Exercise requirements:
Can you lay out the stretch from the start of the records through the line containing "5840 Mariposa Dr" as a JSON list of strings, one string per line, with blank lines skipped and the pictures left out?

Records drawn from a dataset:
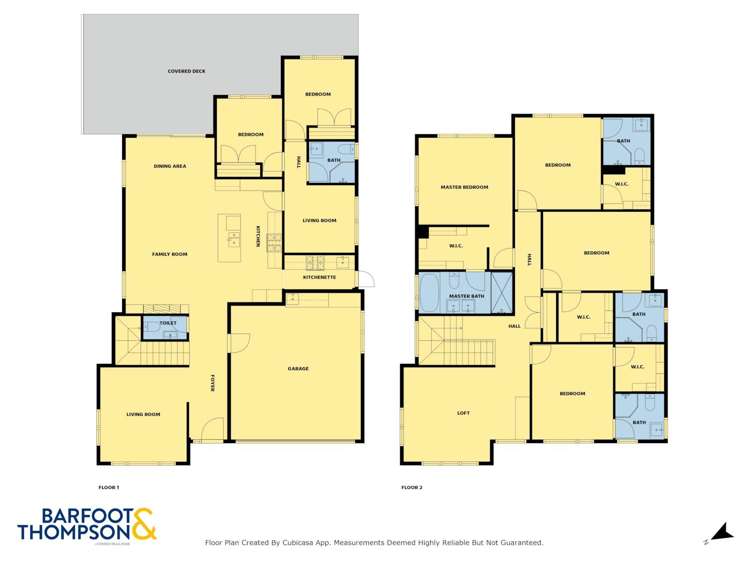 38 Barley Road Flat Bush_32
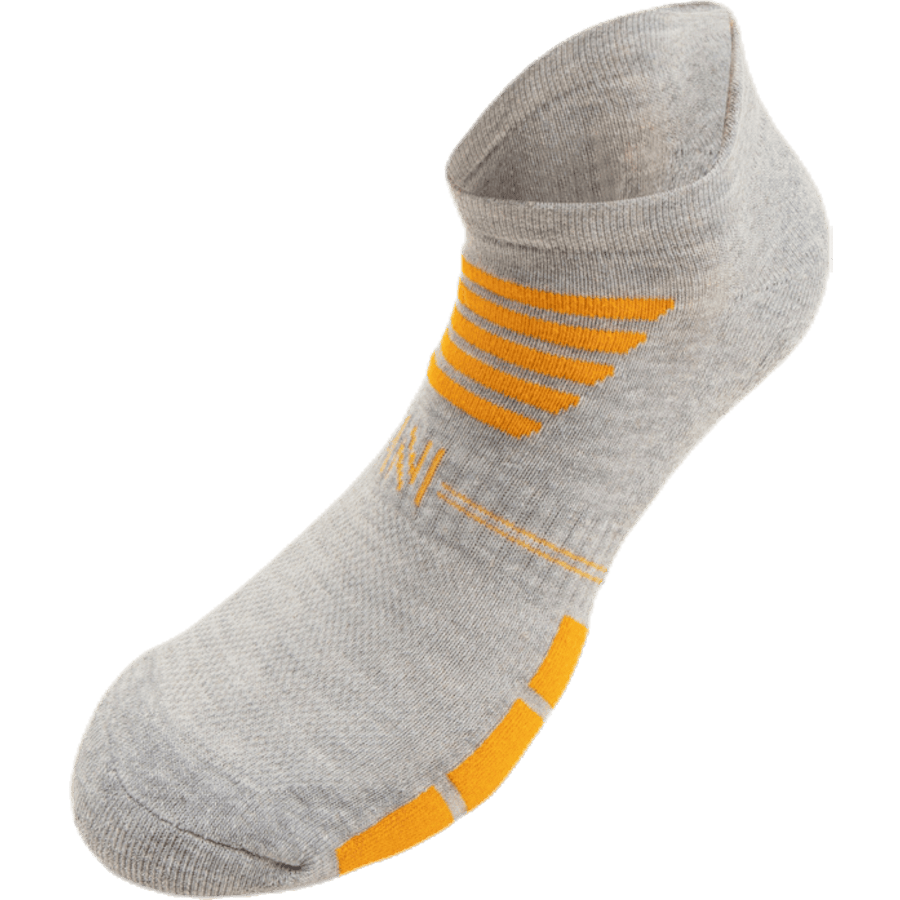 2-Pack Low-Cut Socks - Lucy Grey - Bild 4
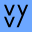 Evvy Icon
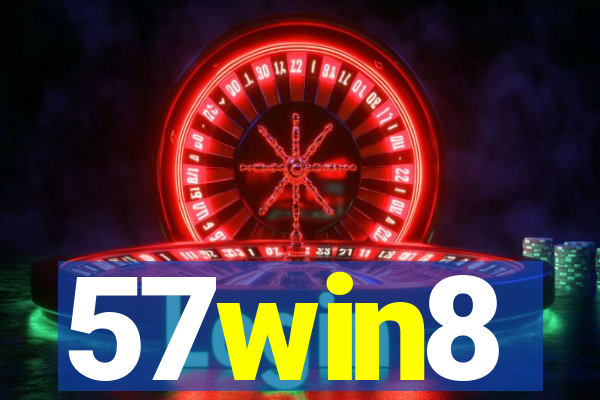 57win8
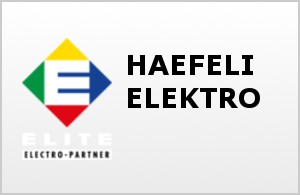 Häfeli Elektro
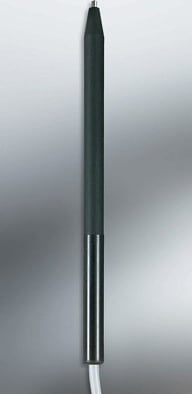 Oakton WD-08533-96 Type K Fast Response Surface Thermocouple Probe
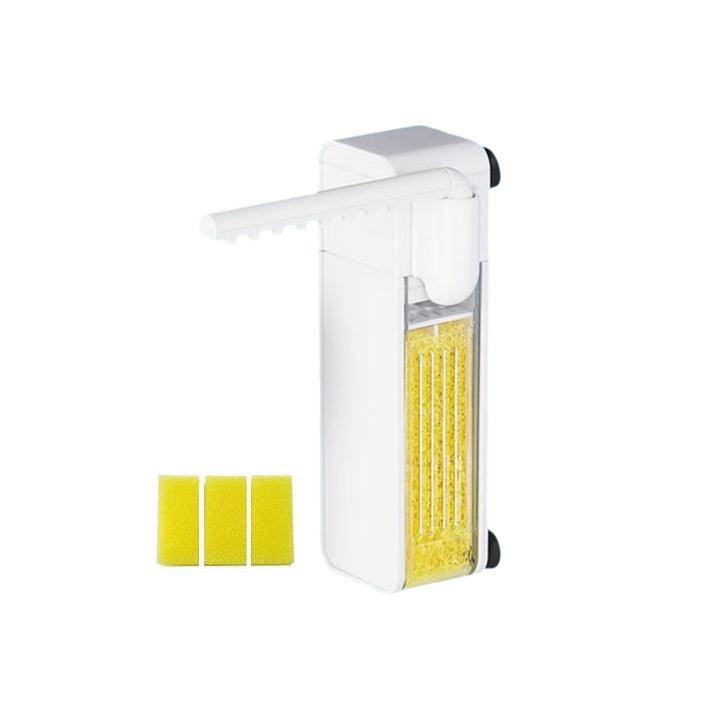 Mini Aquarium Filter | Kalsten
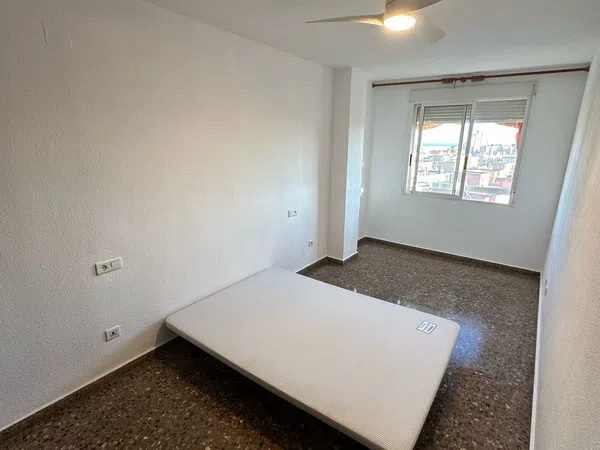 Piso en calle Doctor José Luis de la Vega, 12 - Foto 6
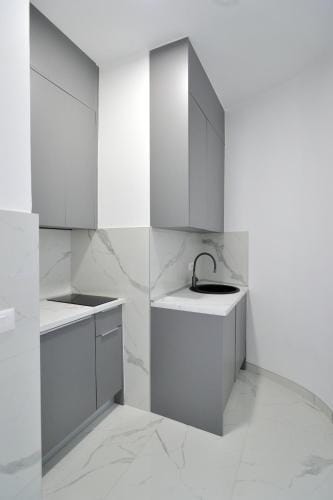 Palace apartments Mostar Hotel in Mostar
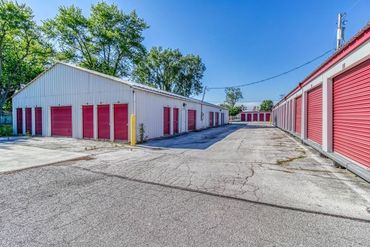 Storage Image 9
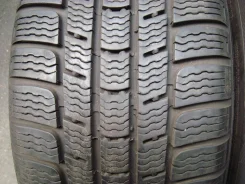 Michelin Pilot Alpin 2. ������, ��� �����, 2014 ���, �/�, ����� 10�%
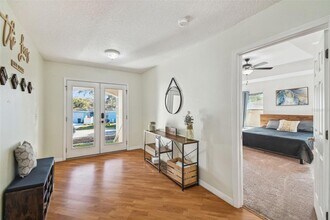 5840 Mariposa Dr in Holiday, FL - Building Photo - Building Photo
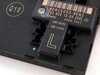 ES#1734191 - 2038201585 - CONTROL UNIT - Controls various electrical accessories in your Mercedes - Genuine Mercedes Benz - Mercedes Benz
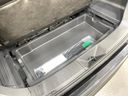 2025 Toyota Harrier Hybrid 6AA-AXUH80 (UW-6ab09ecf77313)[17]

Result of the task:
[
  " 38 Barley Road Flat Bush_32",
  " 2-Pack Low-Cut Socks - Lucy Grey - Bild 4",
  " Evvy Icon",
  " 57win8",
  " Häfeli Elektro",
  " Oakton WD-08533-96 Type K Fast Response Surface Thermocouple Probe",
  " Mini Aquarium Filter | Kalsten",
  " Piso en calle Doctor José Luis de la Vega, 12 - Foto 6",
  " Palace apartments Mostar Hotel in Mostar",
  " Storage Image 9",
  " Michelin Pilot Alpin 2. ������, ��� �����, 2014 ���, �/�, ����� 10�%",
  " 5840 Mariposa Dr in Holiday, FL - Building Photo - Building Photo"
]